En Algérie, la période du ramadan, qui s’est conjuguée au confinement, a rendu les cas de violences particulièrement difficiles pour les femmes concernées. Bien souvent, celles-ci portent toute la responsabilité. Tout « non » peut être puni. Ces femmes, qui se rencontrent et s’organisent ensemble, sont perçues comme un danger pour les hommes.  Aujourd’hui, on y parle de plus en plus de « féminicide » : tuer une femme parce qu’elle est une femme. Ce terme est bien écrit dans la législation algérienne.
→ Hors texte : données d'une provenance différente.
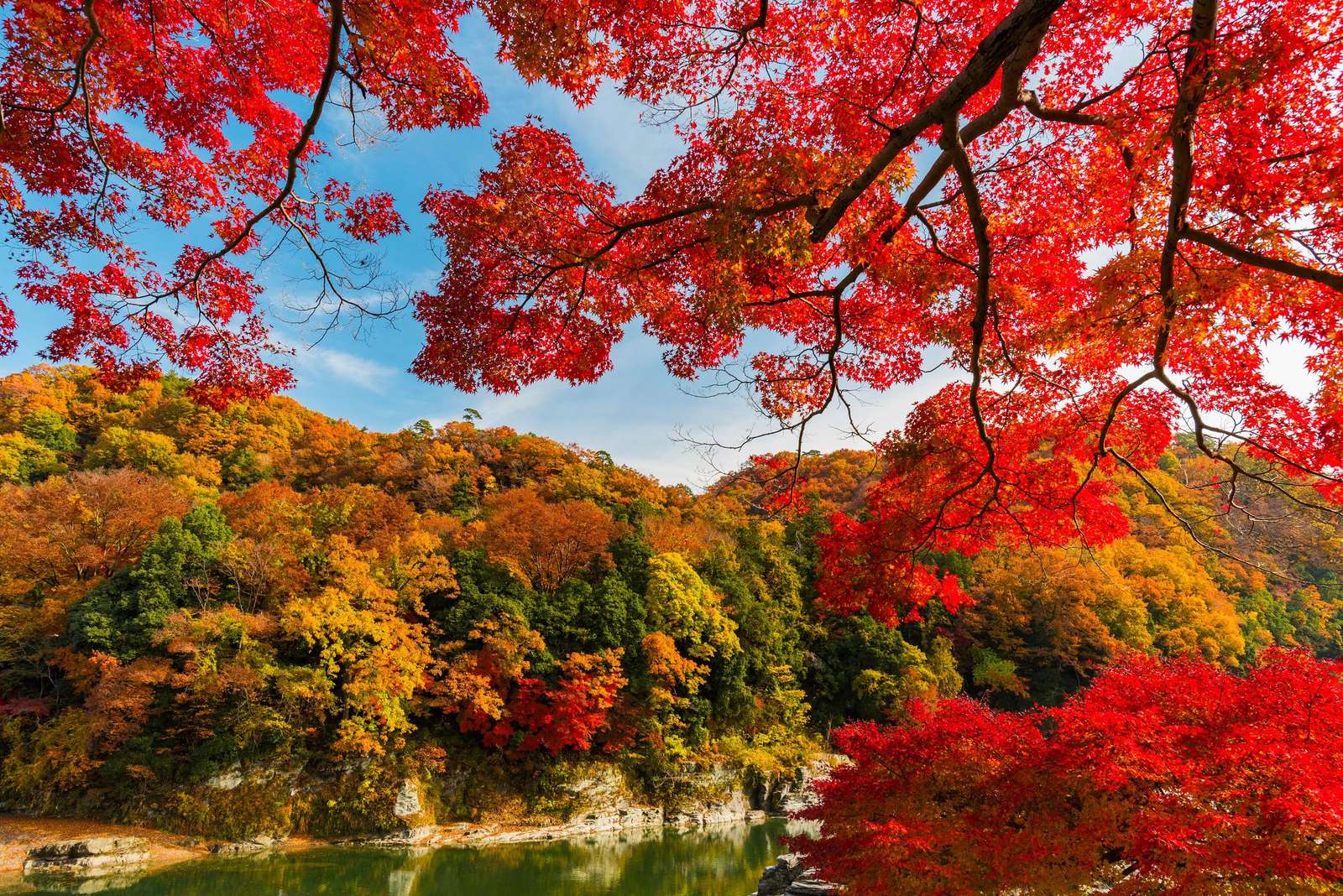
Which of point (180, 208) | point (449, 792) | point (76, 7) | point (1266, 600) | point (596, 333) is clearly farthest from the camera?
point (1266, 600)

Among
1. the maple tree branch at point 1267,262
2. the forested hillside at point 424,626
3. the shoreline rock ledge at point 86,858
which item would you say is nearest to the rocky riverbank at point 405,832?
the shoreline rock ledge at point 86,858

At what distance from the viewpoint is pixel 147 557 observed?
A: 1220 cm

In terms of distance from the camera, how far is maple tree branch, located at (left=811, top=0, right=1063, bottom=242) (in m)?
2.54

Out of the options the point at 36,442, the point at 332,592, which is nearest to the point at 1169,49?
the point at 332,592

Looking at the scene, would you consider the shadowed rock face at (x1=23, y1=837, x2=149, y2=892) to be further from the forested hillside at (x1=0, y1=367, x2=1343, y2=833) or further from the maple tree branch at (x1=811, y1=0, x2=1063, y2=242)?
the maple tree branch at (x1=811, y1=0, x2=1063, y2=242)

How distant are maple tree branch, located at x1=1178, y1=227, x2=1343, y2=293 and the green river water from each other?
30.6 ft

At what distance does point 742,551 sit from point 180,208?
1888cm

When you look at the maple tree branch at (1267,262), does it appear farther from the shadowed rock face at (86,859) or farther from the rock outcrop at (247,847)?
the rock outcrop at (247,847)

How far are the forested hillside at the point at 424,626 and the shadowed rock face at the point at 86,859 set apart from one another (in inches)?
42.6

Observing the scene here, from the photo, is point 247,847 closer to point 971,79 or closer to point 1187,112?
point 971,79

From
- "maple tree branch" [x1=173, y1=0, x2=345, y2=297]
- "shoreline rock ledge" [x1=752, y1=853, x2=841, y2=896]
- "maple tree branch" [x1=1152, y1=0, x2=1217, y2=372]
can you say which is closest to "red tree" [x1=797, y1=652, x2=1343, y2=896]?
"shoreline rock ledge" [x1=752, y1=853, x2=841, y2=896]

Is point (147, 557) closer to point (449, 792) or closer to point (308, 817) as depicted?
point (308, 817)

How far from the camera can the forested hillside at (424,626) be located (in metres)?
11.3

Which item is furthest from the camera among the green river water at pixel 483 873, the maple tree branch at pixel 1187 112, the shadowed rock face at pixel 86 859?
the shadowed rock face at pixel 86 859
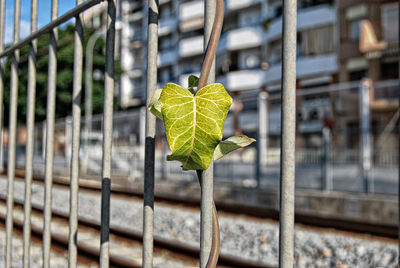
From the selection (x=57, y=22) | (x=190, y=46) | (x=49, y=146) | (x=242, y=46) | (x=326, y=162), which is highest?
(x=190, y=46)

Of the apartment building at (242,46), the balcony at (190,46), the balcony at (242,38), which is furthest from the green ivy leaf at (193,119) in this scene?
the balcony at (190,46)

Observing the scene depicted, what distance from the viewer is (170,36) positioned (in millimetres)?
45281

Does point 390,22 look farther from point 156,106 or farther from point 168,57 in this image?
point 168,57

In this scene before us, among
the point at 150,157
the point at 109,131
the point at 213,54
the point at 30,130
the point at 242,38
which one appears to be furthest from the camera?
the point at 242,38

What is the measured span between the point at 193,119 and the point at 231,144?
8cm

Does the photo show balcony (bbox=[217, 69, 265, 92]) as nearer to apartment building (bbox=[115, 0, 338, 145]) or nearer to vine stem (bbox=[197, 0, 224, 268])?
apartment building (bbox=[115, 0, 338, 145])

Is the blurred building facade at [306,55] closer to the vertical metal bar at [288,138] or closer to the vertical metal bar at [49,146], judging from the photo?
the vertical metal bar at [49,146]

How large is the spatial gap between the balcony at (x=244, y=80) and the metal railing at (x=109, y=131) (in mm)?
31260

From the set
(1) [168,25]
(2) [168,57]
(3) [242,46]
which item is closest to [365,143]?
(3) [242,46]

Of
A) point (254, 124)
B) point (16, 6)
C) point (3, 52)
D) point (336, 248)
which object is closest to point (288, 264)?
point (16, 6)

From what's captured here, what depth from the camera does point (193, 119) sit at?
30.3 inches

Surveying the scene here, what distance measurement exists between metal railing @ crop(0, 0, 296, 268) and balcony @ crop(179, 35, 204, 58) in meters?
38.8

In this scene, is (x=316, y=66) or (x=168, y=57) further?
(x=168, y=57)

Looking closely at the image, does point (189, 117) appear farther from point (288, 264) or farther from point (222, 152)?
point (288, 264)
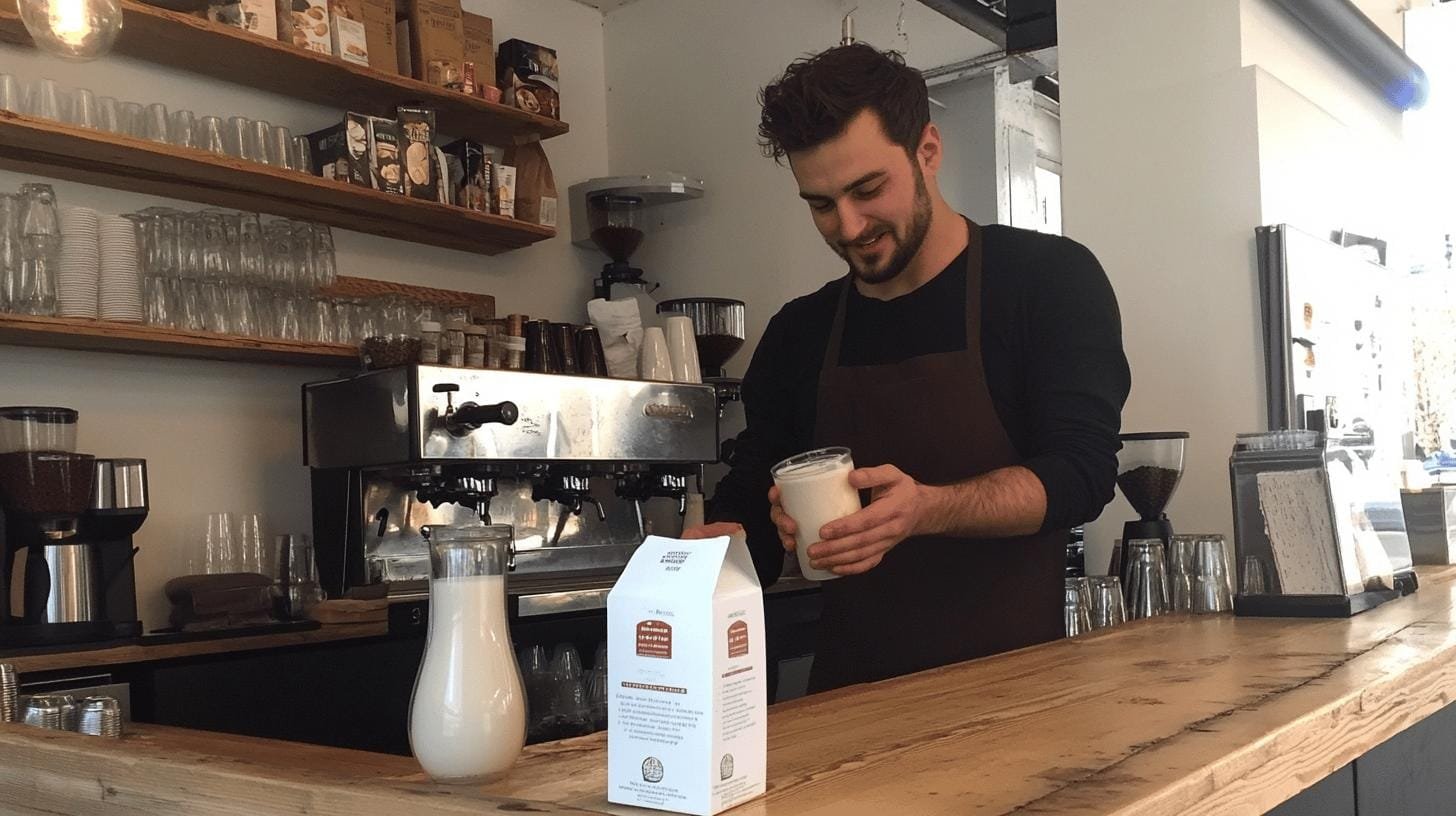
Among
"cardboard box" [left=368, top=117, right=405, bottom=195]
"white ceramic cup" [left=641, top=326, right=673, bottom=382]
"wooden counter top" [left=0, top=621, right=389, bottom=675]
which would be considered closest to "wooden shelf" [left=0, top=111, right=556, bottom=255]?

En Côte d’Ivoire, le centre « femmes en action » a été créé dans le quartier Abobo à Abidjan. Celui-ci reçoit des femmes victimes de violences conjugales, leur fournissant une écoute et des conseils et se proposant de parler directement aux hommes concernés pour résoudre d’éventuels problèmes familiaux ayant fait le lit de ces violences. Leur tâche n’est pas maigre puisque, bien souvent, on y ressasse que « frapper une femme, c’est normal ». Ce survol de la condition des femmes durant le confinement montre qu’il reste encore énormément à faire. Familiariser le grand public avec ce problème amplement diffus serait, certes, un premier pas modeste, mais certainement un point de départ pour commencer à changer les choses.